Mining the web for points of interest

  • Authors:
  • Adam Rae;Vanessa Murdock;Adrian Popescu;Hugues Bouchard

  • Affiliations:
  • Yahoo! Research, Barcelona, Spain;Yahoo! Research, Barcelona, Spain;CEA, LIST, Gif-sur-Yvette, France, France;Yahoo! Research, Barcelona, Spain

  • Venue:
  • SIGIR '12 Proceedings of the 35th international ACM SIGIR conference on Research and development in information retrieval
  • Year:
  • 2012

Quantified Score

Hi-index 0.00

Visualization

Abstract

A point of interest (POI) is a focused geographic entity such as a landmark, a school, an historical building, or a business. Points of interest are the basis for most of the data supporting location-based applications.
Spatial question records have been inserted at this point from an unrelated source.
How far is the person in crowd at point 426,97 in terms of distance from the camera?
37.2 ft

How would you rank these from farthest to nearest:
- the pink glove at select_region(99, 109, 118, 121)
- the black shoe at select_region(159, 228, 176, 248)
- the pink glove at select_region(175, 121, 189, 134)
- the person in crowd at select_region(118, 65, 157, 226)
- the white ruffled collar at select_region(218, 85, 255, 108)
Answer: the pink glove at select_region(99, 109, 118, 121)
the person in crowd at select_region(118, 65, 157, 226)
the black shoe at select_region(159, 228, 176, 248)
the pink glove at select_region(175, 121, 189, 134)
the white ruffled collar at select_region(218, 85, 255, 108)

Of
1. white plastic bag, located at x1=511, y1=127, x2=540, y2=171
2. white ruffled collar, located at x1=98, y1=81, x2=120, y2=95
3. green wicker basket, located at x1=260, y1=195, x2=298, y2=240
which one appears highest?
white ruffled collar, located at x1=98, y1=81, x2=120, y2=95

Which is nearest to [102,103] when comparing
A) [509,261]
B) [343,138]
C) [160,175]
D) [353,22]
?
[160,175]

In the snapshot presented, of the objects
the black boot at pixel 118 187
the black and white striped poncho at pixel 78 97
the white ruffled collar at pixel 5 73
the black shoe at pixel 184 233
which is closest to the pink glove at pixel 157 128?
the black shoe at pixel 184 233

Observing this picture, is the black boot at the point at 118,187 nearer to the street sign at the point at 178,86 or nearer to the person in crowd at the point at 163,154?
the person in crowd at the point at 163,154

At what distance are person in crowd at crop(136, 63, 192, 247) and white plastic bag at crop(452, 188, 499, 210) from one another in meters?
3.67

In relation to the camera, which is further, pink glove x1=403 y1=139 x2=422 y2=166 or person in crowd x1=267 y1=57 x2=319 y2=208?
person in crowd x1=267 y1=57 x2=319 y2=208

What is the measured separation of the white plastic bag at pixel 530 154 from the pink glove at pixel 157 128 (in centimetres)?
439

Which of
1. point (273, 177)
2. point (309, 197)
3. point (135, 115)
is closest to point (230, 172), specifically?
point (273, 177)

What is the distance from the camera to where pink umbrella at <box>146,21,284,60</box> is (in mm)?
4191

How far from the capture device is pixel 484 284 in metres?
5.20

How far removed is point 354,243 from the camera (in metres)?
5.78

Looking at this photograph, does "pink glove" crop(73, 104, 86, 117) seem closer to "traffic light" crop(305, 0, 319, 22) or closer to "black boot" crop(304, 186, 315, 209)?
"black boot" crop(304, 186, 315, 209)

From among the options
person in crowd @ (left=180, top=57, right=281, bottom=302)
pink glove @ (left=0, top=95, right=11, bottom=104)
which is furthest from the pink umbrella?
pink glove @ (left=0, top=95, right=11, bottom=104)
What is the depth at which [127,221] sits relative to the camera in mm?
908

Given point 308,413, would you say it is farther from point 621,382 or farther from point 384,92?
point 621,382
In this paper we propose to curate POIs from online sources by bootstrapping training data from Web snippets, seeded by POIs gathered from social media. This large corpus is used to train a sequential tagger to recognize mentions of POIs in text. Using Wikipedia data as the training data, we can identify POIs in free text with an accuracy that is 116% better than the state of the art POI identifier in terms of precision, and 50% better in terms of recall. We show that using Foursquare and Gowalla checkins as seeds to bootstrap training data from Web snippets, we can improve precision between 16% and 52%, and recall between 48% and 187% over the state-of-the-art. The name of a POI is not sufficient, as the POI must also be associated with a set of geographic coordinates. Our method increases the number of POIs that can be localized nearly three-fold, from 134 to 395 in a sample of 400, with a median localization accuracy of less than one kilometer.